* **INFORMATION SUPPLIED**:

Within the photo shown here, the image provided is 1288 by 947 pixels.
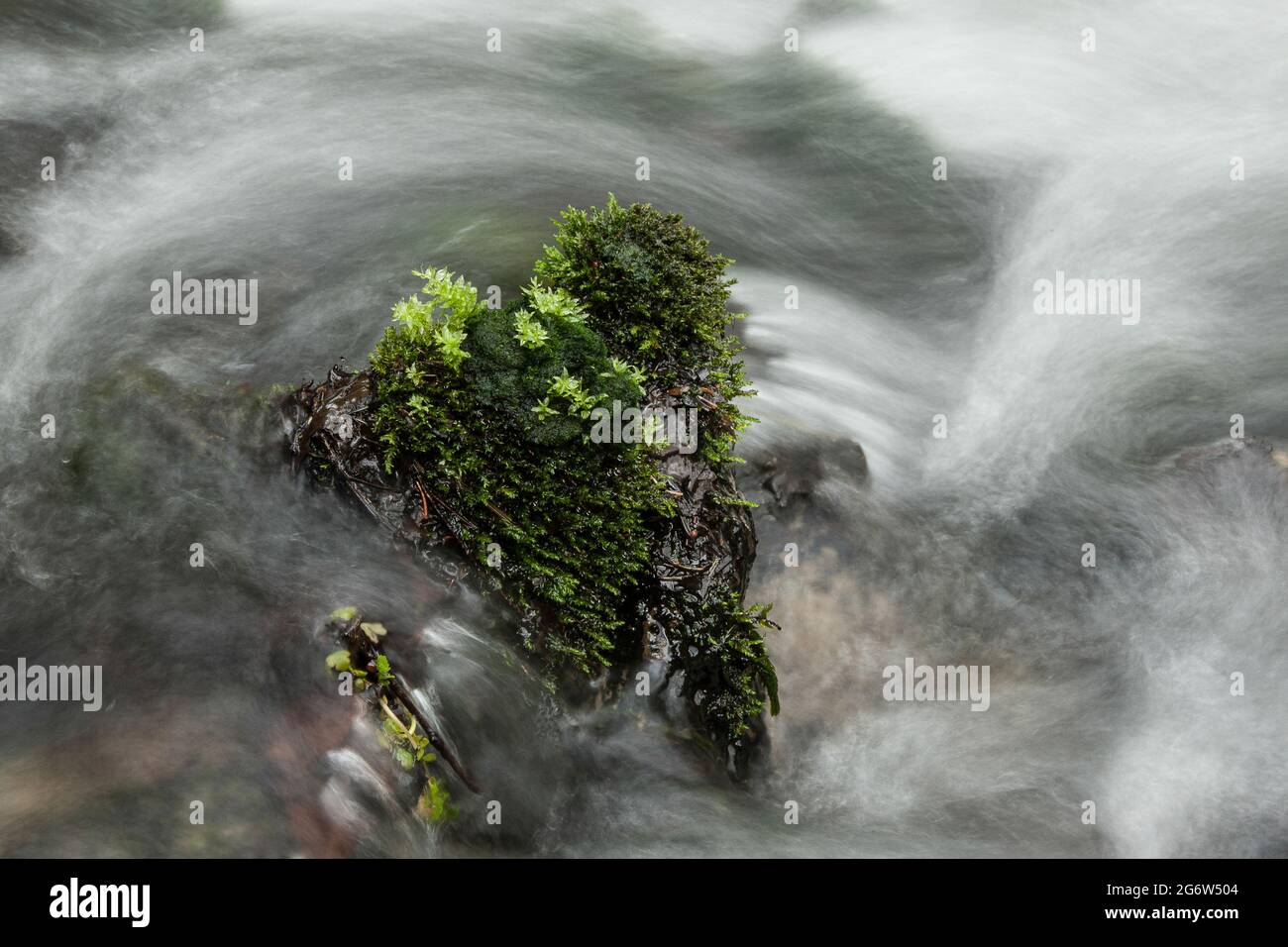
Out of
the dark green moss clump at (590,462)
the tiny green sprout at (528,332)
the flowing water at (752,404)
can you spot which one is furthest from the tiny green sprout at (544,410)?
the flowing water at (752,404)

* **WHAT TO PRODUCE**:
Please retype the items above word for word, leaving out the pictures.

* **SOLVED PROBLEM**:
Within the photo shown here, the image provided is 1288 by 947 pixels.
Out of
the dark green moss clump at (590,462)
the tiny green sprout at (528,332)
the flowing water at (752,404)
can you spot which one is furthest from the tiny green sprout at (544,410)?
the flowing water at (752,404)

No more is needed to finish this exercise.